Healthcare lawyer probes HIPAA rule
Q: And what about those patients? Are they likely to appreciate that alteration to the rule?
A: It will be interesting to see what, if anything, the patient reaction is. Right now patients shouldn’t be getting fundraising solicitation that they can see they’ve been targeted based on the nature of the services they got. And I don’t know whether patients will have a negative reaction to getting solicitations that indicate fundraisers have looked at their data in more detail. They do have the right to opt-out and hospitals will have to include a notice on all fundraising communications that the patient has the right to opt-out of solicitations, so it may be that more patients exercise that right when they see that their information is being looked at more carefully for fundraising purposes.
[See also: New HIPAA rule seen as tougher.]
Q: You mentioned that the burden of determining whether the information has actually been compromised is now on covered entities. How can they prove that?
A: It’s a somewhat ambiguous concept about what it means for information to be compromised. What the government has in mind, the focus is supposed to be on the risk that the information will be misused in some way or used for improper purpose, rather than focusing on what the impact of that would be on the patient. One of the challenges in the risk of harm standard and why there’s been so much concern about it is that whatever the nature is of your risk assessment, whether you’re evaluating risk of harm to the patient or risk that the data has been compromised, these are all judgment calls and there are factors the rule identifies that you’re supposed to consider in making that determination like the nature of the information that was disclosed, who received it, what your capacity to mitigate the improper disclosure.

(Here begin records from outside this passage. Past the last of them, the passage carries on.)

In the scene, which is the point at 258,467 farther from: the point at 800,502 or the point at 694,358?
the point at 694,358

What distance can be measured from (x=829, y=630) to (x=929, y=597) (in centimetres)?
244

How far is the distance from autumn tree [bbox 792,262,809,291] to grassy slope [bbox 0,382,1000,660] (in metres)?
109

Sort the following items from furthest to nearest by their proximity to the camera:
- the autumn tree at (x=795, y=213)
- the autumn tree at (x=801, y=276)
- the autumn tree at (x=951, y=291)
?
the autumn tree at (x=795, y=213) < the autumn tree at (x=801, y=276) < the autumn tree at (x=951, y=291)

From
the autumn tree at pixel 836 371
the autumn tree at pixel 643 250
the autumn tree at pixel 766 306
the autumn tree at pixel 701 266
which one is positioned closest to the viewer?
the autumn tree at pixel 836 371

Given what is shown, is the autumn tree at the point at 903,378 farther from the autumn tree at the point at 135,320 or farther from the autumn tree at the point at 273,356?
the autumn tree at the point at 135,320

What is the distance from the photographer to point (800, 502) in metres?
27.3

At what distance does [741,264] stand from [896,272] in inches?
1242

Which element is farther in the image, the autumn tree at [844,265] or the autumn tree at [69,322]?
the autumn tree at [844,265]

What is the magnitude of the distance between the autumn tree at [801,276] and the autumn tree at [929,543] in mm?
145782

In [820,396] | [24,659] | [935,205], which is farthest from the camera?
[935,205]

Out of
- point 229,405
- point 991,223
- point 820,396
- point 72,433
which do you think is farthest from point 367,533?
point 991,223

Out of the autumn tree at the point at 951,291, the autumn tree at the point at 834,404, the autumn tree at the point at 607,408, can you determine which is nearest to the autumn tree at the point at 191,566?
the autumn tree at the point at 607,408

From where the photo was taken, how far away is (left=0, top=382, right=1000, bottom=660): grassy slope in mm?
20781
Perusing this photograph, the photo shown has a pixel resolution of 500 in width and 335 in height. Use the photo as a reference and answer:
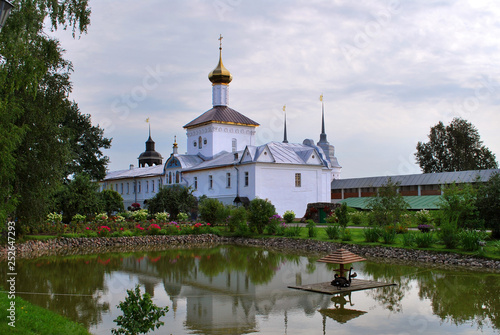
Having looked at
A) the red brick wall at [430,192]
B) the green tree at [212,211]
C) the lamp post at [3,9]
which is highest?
the lamp post at [3,9]

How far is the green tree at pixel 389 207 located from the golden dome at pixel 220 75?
26629 mm

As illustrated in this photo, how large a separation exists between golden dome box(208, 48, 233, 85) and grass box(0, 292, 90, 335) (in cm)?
3896

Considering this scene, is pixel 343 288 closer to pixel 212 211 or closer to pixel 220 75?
pixel 212 211

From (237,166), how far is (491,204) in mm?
22291

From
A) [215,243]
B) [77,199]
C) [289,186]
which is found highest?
[289,186]

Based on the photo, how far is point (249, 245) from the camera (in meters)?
26.7

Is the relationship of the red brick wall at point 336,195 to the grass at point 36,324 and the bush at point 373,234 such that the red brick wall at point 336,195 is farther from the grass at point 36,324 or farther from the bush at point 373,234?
the grass at point 36,324

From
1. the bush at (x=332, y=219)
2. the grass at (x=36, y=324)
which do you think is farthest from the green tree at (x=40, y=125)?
the bush at (x=332, y=219)

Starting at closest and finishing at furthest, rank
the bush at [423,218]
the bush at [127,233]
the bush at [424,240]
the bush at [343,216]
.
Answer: the bush at [424,240]
the bush at [127,233]
the bush at [343,216]
the bush at [423,218]

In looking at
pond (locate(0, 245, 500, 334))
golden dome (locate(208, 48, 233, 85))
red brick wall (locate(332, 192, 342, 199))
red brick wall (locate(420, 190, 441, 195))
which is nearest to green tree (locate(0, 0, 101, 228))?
pond (locate(0, 245, 500, 334))

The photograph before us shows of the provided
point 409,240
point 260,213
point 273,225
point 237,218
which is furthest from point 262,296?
point 237,218

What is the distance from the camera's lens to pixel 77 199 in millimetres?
30047

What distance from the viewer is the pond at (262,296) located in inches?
373

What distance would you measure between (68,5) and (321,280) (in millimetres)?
10620
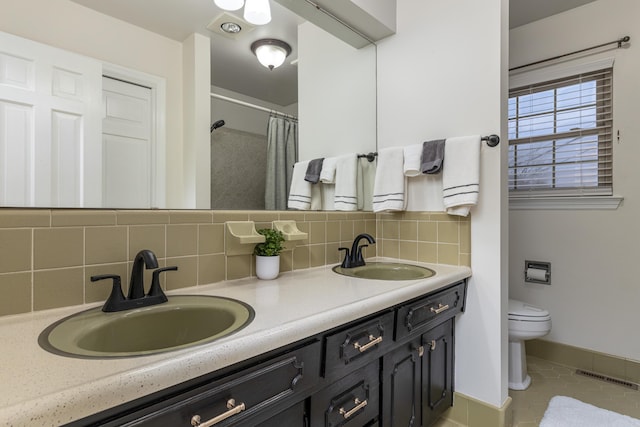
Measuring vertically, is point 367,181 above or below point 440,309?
above

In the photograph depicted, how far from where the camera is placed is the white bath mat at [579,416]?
5.30ft

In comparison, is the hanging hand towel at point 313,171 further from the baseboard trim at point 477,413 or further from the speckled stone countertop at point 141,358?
the baseboard trim at point 477,413

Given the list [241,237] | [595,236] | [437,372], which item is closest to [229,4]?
[241,237]

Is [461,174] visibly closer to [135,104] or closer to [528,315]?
[528,315]

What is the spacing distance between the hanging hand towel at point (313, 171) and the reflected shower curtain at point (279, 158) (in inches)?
4.0

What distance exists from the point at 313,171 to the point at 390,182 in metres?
0.44

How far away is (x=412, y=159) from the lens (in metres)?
1.73

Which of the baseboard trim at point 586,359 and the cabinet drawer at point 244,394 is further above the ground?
the cabinet drawer at point 244,394

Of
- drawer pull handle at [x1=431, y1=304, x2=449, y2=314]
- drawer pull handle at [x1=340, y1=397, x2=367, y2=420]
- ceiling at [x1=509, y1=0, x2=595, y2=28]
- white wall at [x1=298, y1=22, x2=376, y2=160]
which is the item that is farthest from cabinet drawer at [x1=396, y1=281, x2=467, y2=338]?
ceiling at [x1=509, y1=0, x2=595, y2=28]

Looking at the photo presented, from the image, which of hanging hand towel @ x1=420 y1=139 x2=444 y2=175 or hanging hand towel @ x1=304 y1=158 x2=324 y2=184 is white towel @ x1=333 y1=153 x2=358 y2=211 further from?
hanging hand towel @ x1=420 y1=139 x2=444 y2=175

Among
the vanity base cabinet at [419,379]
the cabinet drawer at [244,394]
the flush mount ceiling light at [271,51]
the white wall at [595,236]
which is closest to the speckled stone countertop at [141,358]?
the cabinet drawer at [244,394]

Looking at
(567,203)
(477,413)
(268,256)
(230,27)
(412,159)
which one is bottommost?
(477,413)

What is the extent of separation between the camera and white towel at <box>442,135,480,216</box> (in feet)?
4.97

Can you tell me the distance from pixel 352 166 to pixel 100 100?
1.24 m
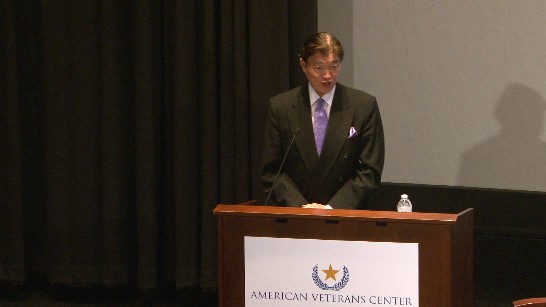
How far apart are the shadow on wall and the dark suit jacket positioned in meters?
1.12

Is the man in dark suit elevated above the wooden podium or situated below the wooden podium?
above

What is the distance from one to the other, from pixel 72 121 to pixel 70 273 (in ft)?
2.85

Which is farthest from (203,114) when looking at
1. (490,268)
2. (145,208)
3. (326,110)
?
(490,268)

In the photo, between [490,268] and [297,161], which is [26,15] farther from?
[490,268]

But at the end of the day there’s no bright line test so there is still going to be a need for privacy officers and lawyers and other people involved in the breach notification process to make difficult judgment calls about whether there’s enough information to conclude that the probability is low that the information will be compromised. The rule provides an example that would fall into that category where someone faxes information to the wrong doctor and they contact the covered entity and say ‘this isn’t my patient, I’m sending this back to you.’ At that point you can probably conclude that the risk that the information could be misused or has been misused is very, very low. But those are the easy cases. There are a fair number of more ambiguous situations where reaching the conclusion that there’s a low probability of risk is a difficult thing and reasonable people might differ about that.
Q: So the lost laptop or other portable media containing thousands or millions of patient records that we keep seeing — that particular scenario is not going to get easier, is it?
A: I don’t think there’s a rule that’s going to change that situation. If you can retrieve the laptop or the device and assess forensically that nobody has accessed the information, I think you can probably conclude that there’s no breach, both under the prior rule and the new rule, but if you can’t get the laptop back you’re pretty much stuck having to treat it as a breach. So I don’t think that’s going to change and the best defense against breaches involving portable devices continues to be encryption, which still is a basis for not having to do breach notification.